• _Verilen metin_:
Küresel ısınma ve mevsimlerdeki değişiklik zaman içinde su kaynaklarına erişimi sınırlı hale getirecek ve devletlerin su tüketimlerinin sınırlanması gibi dolaylı ya da dolaysız önlemler almasına neden olacaktır. Ayrıca, muhtemel deşarj düzenlemeleri de üreticileri yeni çözümler bulmaya sevk edecektir. Bundan dolayı kağıt üretim sektöründe de gelecek için şimdiden hazırlıklara başlanması stratejik olarak önem arz etmektedir. Yani, anlayacağınız yeni bir mücadele konusu önünüzde sizi beklemektedir.
Kağıt makinelerinde maksimum su tasarrufu, proses içindeki su döngüsünün kapatılması anlamına gelmektedir. Kağıt endüstrisinin nihai hedefi, çevre üzerinde olumsuz bir etkisi olmayan deşarjı olmayan bir fabrika olmuştur. Su tasarruf için sistemin kapalı duruma getirilmesinin her bir aşaması üretimde karşınıza bir çok problem getirecektir. Kapalı su döngüsünde elek altı suyu içindeki elyaf, ölü elyaf, dolgu maddeleri, koloidal yapılar, yüksek moleküler ağırlıklı çözünmüş bileşenler ve düşük moleküler ağırlıklı çözünmüş bileşenlerden oluşan kirlilikleri görmeniz muhtemeldir. Bu da, proses dışı elementlerin (örneğin Al, Si, K, Cl, Mg, Mn), askıda katıların, çözünmüş katıların ve diğer kirleticilerin birikmesiyle sonuçlanır. Belirtilen birikimlerin olumsuz etkileri, korozyon, elek ve keçeler başta olmak üzere süzme elemanlarında tıkanıklar, prosesteki su ile temas eden boru ve ekipmanların cidarlarında kireç taşı oluşması, yapışkan özellikteki kirliliklerin(deposit) oluşumu şeklinde üretiminizi olumsuz etkileyebilecektir. Kapalı sisteme yaklaşılan her adımda belirtilen olumsuz etkilerde artmanın gözlenmesi de kaçınılmazdır.

• _Bilgileri kullanarak_:
(a) Kağıt makinelerinde su tasarrufu metnine göre aşağıdaki soruların cevapları nedir?
(i) Küresel ısınma ve mevsimlerdeki değişiklik zaman içinde neyi sınırlı hale getirecek?
(ii) Kağıt endüstrisinin nihai hedefi ne olmuştur?
(iii) Proses dışı elementlere hangi örnekler verilmiştir?
(b) Kağıt makinelerinde su tasarrufunu anlatan metni son cümlesinden sonra sürdürebilir misiniz?

• _Verilen kayıtlar_:
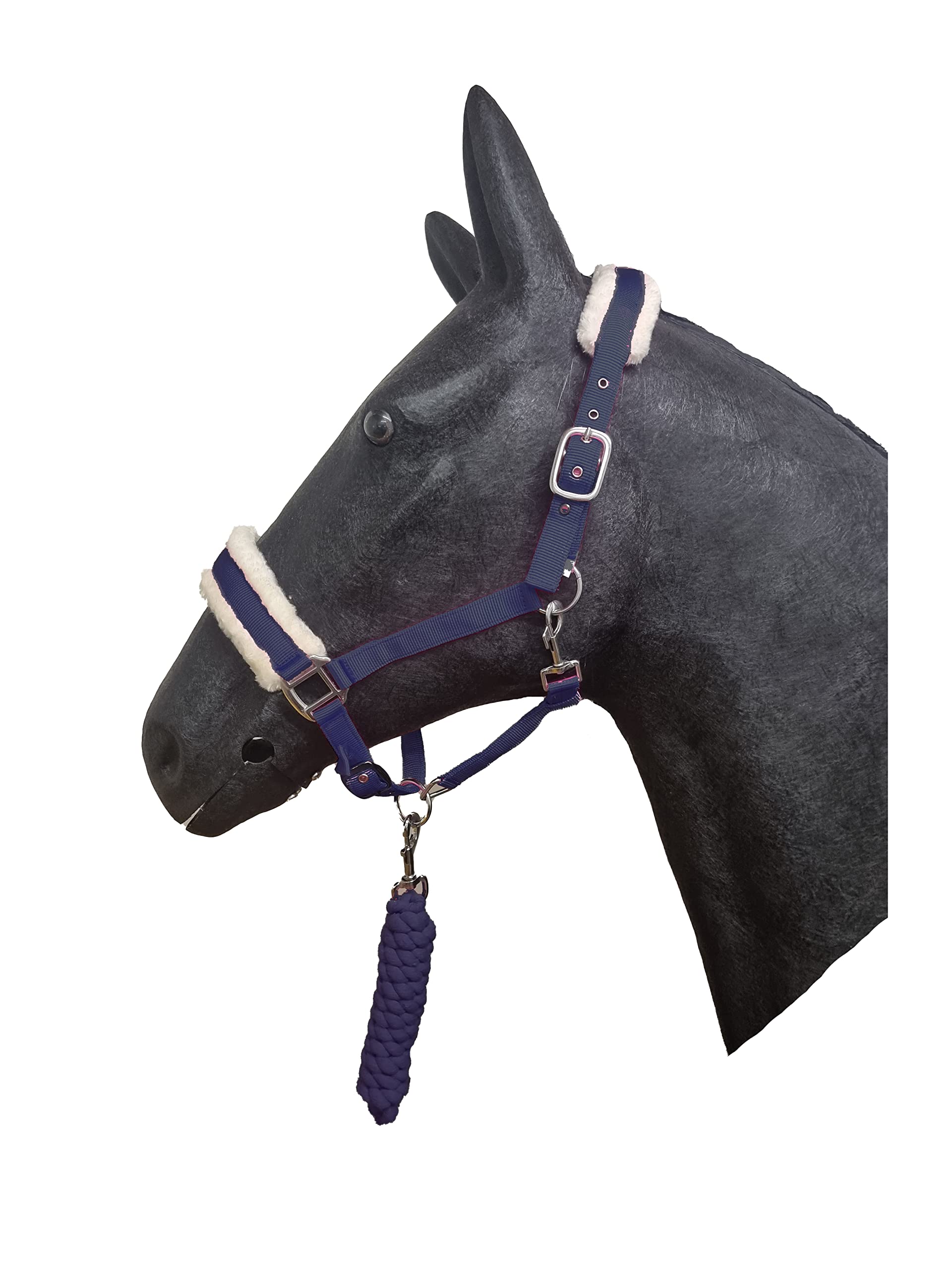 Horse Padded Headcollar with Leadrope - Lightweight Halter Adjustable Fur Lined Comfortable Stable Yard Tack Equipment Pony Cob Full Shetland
---
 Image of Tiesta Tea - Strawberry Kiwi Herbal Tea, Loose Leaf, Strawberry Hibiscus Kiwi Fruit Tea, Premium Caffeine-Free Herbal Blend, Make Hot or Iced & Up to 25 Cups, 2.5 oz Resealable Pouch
==
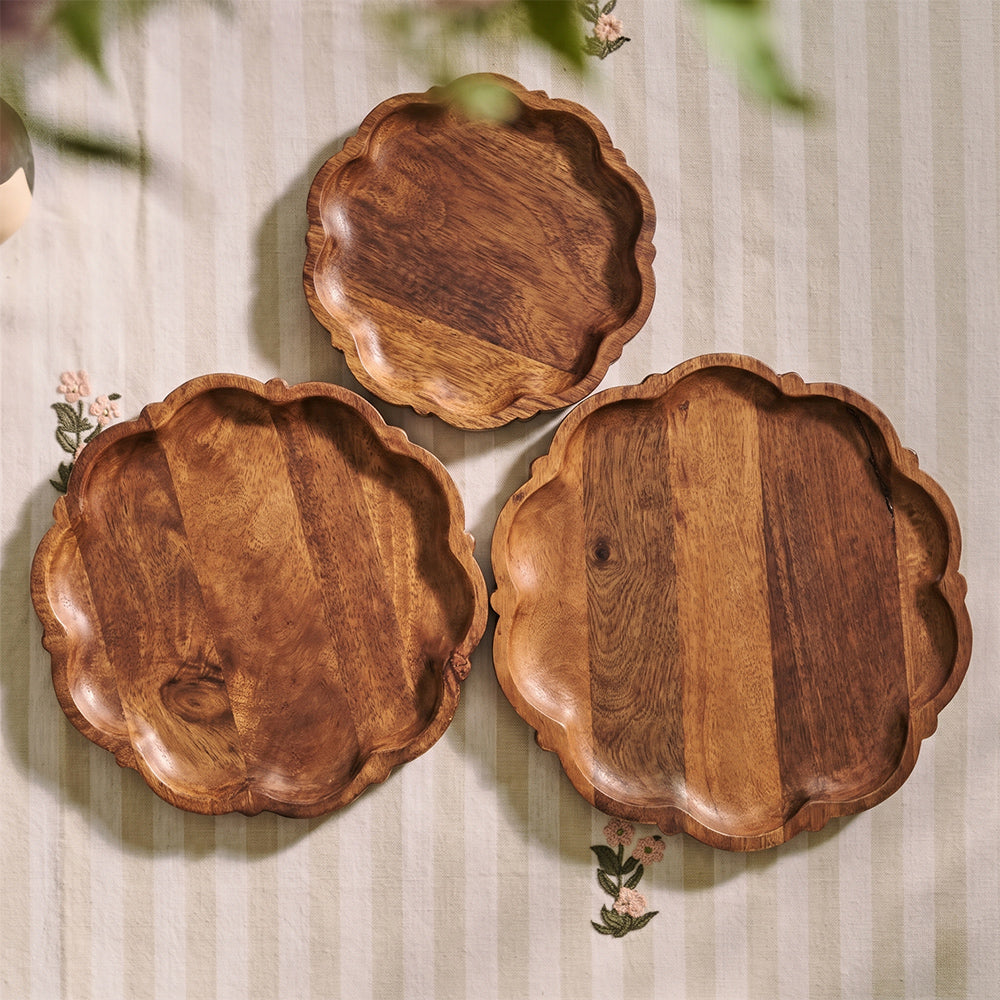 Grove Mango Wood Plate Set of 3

• _Etkinlik cevapları_:
(a)
(i) Su kaynaklarına erişimi.
(ii) Çevre üzerinde olumsuz bir etkisi olmayan, deşarjı olmayan bir fabrika.
(iii) Al, Si, K, Cl, Mg ve Mn.

(b)
Bu nedenle öncelikle muhtemel olumsuzlukları bir irdelemek ve sonrasında su döngüsünde kapalı sisteme nasıl gidileceğini düşünmek gerekecektir.

Kağıt fabrikalarındaki trend, elek altı suyunu geri kazanarak taze su (fresh water) tüketimini minimize etmektir. Kapalı sistemi su döngüsünde oluşacak risklerin yanı sıra, doğru bir kazanım olması halinde faydalarının da olduğu görülmektedir.

Yukarıda da belirttiğimiz gibi, kağıt prosesindeki su döngüsü ne kadar kapalı duruma getirilirse, zararlı maddelerin birikimi de o kadar artmaktadır. Bu zararlı maddeleri, anyonik ve anyonik çözünmüş maddeler ve koloidal maddeler olarak belirtebiliriz. Anyonik kalıntı(trush) elek üzerinde tutunum amacıyla verilen retensiyon kimyasalı ile etkileşerek verimliliğin azaltır ve elek üzerinde tutunuma olumsuz etki ederler. Elyaf, ölü elyaf ve dolgu yüzeyleri tarafından absorblanarak liflerin bağlanmasını ya da proseste ilave edilen diğer kimyasalların etkinlini azaltırlar.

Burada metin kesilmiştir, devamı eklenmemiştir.